SHORT TASK ->
Find every line in the records below that contains the string "higher", and copy each one. Only matches with the same capitalization count.

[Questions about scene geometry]
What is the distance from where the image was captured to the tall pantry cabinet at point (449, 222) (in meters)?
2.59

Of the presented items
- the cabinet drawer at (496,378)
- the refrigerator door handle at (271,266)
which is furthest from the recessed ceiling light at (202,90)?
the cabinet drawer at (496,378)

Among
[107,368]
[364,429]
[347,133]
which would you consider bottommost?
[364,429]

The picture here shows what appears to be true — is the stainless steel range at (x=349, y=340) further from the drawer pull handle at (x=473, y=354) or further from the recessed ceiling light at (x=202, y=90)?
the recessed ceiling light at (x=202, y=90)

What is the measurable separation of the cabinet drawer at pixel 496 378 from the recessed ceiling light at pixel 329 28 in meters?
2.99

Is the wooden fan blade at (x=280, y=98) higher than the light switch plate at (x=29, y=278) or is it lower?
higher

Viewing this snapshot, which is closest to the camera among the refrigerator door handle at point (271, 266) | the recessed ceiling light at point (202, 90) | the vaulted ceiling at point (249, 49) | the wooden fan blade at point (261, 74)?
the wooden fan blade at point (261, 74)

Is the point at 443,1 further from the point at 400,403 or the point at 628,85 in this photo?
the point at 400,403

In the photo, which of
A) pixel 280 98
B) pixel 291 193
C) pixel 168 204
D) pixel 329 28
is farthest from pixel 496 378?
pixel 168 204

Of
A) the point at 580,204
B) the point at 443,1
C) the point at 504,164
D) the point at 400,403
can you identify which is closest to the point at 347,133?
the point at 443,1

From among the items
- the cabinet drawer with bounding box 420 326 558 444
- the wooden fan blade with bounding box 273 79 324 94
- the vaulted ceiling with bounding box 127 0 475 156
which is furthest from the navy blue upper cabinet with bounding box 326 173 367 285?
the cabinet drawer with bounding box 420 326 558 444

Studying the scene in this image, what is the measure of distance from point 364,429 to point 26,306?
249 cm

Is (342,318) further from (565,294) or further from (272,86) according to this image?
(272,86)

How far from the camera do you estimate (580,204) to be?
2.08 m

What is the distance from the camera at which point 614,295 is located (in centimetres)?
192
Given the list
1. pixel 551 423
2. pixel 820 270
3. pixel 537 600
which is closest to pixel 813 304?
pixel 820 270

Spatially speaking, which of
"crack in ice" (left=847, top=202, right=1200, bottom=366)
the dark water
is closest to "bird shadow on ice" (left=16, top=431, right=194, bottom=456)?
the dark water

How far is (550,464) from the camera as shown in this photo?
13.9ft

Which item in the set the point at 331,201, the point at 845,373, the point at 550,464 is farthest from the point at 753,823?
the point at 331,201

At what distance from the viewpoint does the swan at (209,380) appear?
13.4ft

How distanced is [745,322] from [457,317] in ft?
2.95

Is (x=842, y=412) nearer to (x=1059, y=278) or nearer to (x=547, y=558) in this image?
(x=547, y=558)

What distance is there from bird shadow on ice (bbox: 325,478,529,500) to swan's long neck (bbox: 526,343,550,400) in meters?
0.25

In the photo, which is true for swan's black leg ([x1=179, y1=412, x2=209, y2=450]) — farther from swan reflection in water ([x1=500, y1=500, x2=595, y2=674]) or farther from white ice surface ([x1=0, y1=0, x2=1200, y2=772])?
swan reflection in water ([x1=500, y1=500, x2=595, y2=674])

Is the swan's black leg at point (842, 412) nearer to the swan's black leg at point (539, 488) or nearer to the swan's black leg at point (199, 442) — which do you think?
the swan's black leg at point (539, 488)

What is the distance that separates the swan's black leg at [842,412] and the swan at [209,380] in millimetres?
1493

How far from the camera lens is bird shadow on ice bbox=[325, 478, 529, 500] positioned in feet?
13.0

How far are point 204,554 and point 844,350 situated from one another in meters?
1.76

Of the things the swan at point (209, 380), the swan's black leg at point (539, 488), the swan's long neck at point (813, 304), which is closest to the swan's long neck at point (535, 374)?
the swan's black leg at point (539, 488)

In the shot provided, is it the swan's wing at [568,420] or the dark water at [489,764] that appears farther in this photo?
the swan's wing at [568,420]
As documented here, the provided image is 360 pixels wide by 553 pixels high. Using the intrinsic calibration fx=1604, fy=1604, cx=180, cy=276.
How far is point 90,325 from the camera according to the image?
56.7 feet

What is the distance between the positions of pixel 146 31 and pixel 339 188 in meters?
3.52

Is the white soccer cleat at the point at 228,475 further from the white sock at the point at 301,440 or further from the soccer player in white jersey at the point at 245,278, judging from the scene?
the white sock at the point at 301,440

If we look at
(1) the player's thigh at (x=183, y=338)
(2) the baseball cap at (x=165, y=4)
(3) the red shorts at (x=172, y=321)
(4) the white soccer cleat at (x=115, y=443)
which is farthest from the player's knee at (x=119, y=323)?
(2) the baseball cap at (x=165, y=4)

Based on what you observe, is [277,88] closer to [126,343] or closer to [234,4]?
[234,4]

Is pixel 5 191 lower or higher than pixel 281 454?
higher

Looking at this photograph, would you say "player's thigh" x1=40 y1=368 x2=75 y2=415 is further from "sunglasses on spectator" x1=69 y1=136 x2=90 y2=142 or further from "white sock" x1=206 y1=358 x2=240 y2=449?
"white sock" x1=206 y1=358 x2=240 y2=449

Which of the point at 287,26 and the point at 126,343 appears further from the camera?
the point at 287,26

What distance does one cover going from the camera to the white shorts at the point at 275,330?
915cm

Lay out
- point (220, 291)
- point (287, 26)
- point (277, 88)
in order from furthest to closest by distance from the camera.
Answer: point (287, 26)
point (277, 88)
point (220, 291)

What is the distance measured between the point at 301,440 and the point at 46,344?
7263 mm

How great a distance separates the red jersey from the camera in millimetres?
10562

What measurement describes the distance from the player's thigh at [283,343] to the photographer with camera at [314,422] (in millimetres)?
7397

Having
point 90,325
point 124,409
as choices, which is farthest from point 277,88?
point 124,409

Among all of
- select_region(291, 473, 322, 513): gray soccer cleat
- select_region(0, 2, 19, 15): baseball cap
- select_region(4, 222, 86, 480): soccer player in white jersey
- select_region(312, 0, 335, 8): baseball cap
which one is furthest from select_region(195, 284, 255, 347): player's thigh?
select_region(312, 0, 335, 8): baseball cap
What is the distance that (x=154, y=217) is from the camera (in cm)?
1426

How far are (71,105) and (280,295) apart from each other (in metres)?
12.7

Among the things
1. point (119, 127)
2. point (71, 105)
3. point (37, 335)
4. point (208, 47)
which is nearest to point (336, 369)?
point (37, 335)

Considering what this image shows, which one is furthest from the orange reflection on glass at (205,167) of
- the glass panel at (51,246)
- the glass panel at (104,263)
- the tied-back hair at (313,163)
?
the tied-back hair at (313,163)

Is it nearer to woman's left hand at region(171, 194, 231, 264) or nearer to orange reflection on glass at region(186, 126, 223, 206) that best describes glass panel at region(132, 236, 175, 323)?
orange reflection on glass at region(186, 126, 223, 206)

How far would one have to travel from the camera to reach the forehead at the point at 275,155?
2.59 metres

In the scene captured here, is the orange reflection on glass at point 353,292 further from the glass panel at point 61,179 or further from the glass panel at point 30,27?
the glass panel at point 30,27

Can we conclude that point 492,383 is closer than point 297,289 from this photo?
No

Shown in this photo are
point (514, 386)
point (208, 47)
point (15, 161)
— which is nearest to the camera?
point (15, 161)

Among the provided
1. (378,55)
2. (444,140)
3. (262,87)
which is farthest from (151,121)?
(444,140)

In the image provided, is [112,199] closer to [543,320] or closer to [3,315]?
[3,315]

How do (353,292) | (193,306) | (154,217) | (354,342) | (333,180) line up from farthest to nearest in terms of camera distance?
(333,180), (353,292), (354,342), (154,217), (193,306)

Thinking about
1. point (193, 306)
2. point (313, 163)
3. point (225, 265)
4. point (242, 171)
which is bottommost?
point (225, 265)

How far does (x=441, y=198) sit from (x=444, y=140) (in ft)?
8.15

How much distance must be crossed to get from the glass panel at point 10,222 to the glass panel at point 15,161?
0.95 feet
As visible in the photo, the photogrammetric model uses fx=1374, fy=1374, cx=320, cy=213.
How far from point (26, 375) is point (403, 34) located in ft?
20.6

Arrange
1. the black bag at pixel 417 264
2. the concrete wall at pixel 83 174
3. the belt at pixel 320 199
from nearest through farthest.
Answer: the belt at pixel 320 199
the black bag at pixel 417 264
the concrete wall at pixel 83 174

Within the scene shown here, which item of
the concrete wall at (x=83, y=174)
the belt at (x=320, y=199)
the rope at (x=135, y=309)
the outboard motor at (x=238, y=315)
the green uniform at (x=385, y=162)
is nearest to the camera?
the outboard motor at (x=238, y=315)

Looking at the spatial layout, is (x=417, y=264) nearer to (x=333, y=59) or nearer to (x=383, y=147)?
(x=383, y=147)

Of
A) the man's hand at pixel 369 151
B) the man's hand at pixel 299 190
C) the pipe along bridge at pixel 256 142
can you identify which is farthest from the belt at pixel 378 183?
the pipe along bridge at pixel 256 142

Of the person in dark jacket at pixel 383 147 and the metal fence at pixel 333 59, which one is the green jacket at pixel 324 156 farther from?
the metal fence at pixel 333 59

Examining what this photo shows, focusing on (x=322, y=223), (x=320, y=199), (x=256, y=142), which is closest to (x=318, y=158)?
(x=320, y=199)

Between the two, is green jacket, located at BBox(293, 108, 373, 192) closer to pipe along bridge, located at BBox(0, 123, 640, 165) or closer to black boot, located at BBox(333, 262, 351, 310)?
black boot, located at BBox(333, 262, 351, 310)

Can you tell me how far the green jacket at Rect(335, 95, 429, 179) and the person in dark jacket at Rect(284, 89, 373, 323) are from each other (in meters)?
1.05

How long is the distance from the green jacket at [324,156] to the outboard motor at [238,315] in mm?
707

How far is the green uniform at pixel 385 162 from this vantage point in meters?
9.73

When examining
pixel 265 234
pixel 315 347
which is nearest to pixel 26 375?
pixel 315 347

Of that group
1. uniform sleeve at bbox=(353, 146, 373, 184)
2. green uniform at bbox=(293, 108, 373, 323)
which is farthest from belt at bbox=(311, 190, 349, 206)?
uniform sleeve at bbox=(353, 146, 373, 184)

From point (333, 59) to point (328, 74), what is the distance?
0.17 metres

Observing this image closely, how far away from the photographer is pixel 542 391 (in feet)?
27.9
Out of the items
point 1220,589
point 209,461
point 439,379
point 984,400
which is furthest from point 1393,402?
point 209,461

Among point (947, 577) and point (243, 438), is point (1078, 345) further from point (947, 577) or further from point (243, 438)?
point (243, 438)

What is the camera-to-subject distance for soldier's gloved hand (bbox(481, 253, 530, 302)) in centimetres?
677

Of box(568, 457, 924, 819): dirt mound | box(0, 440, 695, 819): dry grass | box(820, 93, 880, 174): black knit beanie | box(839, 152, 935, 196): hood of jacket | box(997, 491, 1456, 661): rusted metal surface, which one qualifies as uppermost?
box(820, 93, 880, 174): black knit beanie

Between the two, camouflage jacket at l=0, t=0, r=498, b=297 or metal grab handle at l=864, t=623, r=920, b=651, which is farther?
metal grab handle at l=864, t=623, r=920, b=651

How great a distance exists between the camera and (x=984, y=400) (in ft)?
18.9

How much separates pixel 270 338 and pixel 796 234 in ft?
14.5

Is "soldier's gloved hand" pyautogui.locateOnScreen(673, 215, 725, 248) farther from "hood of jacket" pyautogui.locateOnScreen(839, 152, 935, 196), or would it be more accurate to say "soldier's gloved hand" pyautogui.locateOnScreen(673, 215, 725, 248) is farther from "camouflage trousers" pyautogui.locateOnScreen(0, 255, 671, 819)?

SOLUTION TO THIS PROBLEM ->
Is the wooden fan blade at (x=280, y=98) higher than the light switch plate at (x=29, y=278) or is it lower?
higher
Is pixel 5 191 lower or higher than pixel 281 454?
higher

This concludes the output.